What Dvorak described as his means is what I had listened to in the end result. In its origins, the Ukranian dumka was an epic lyrical ballad recounting past heroic deeds, or alternatively, the lament of a woman. The Quintet partly preserves these premises, opening with an attentive piano inciting the strings’ brooding recollection. But Dvorak is neither an Aeneas nor a Dido. He is, as he wrote in a letter to an admirer, “a simple Czech Musikant,” who disliked being talked to “as if you were addressing some demigod, which of course I never was, am not and never shall be.” Indeed, this spirit translates into the aesthetic experience. As if I were listening to a close childhood friend, with whom I share a crucial set of life experiences, I am allowed to indulge in my own story from a simultaneously intimate and daringly third-personal standpoint. The laconic theme is immediately followed by the piano and the string ensemble, alternating between jaunty, fast-paced trills and pizzicatos, friendly flourishes, and dramatic lows. Throughout the rondo structure, the main motif is repeated, but the other instruments are no longer passive listeners, as appear to be in the beginning.
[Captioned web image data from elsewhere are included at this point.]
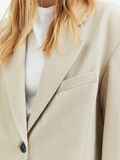 Selected OVERSIZED BLAZER, Sandshell, highres - 16083598_Sandshell_915149_006.jpg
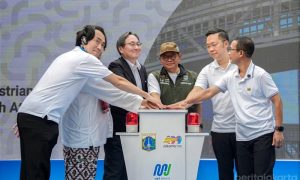 Gubernur Pramono Anung canangkan pembangunan pedestrian deck di Dukuh Atas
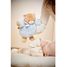 Chubby bear blue plush 17 cm K214014 Kaloo 4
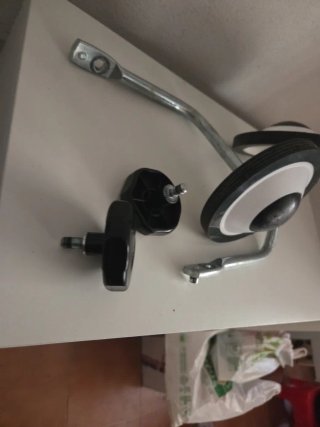 Ruedines bici niño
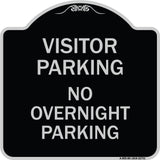 Visitor Parking No Overnight Parking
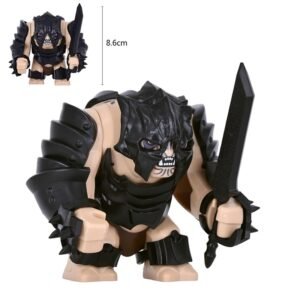 Mordor Troll Sword Warrior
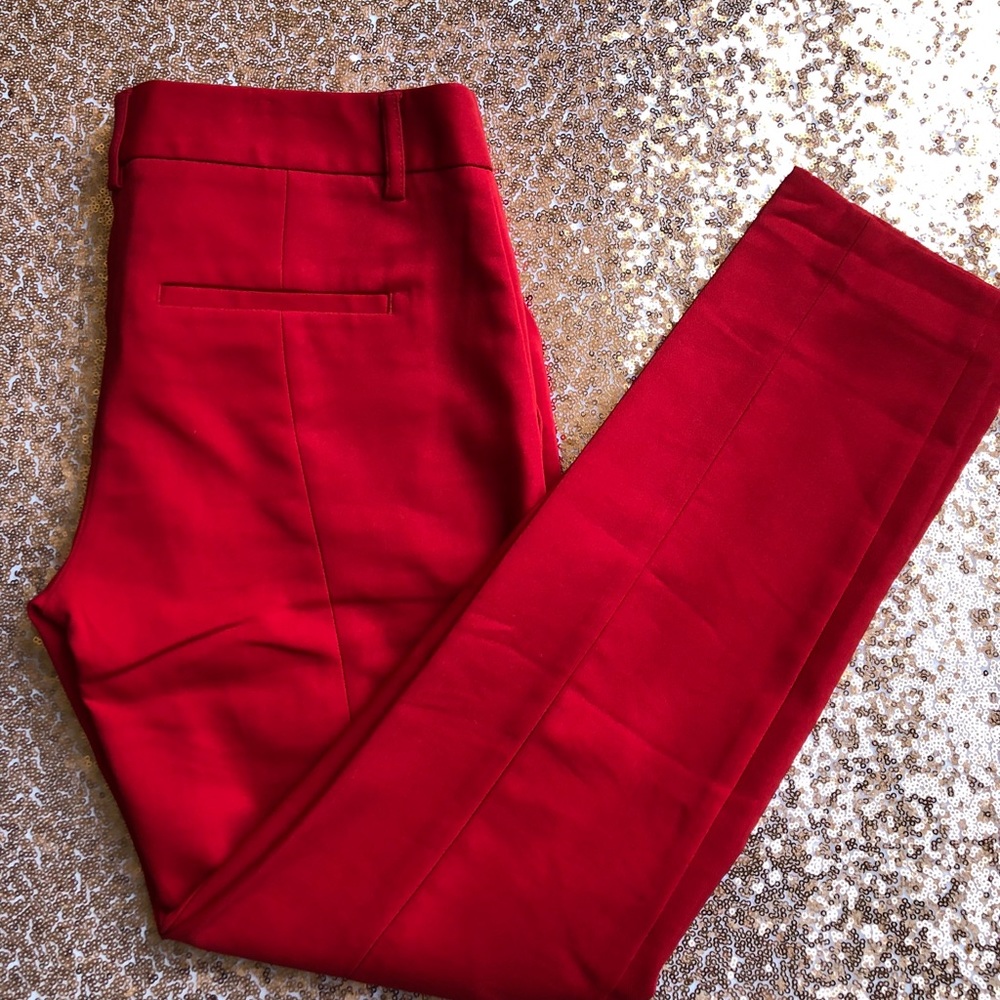 Express Columnist Dress Pant Ankle 2R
Dvorak’s pigments have become more finely grained, and what close up reveals itself as infinitely intricate produces a harmonious impression from afar.
Incidentally, the way I tried to focus Oracle reminds me of the fashion in which Dvorak had purported to compose, and to him I also owe the stimulation of my own imagination in this respect, which I didn’t at the time link to this wide-spanning perspective. But it’s interesting to come back to it after an analysis of him and Nietzsche’s – which, again, was going to be the original subject matter of this piece. When she’s speaking of this other, condensed self, my artistic “I,” says
When she tries to speak my tongue,
I stop her: “sing as you really appear,
not now, nor in a far,
full-blossomed future,
but for those for whom your message
is a needle through the skin
she reverts the process whereby the muses are invoked for inspiration. Here, the self that requires materialisation is the subject of experience – the one whose narrative will intermingle with the artist’s brushstrokes, ornaments, and splashes of self-reference. Not all artists need an oracle: some, like Homer, soar the heights of lyrical heaven; others like Velázquez have an earthly muse. But for those of us for whom the process of creation is the raw material, there is no one to consult but ourselves, liquefied and reconfigured into abstract eddies of intimacy.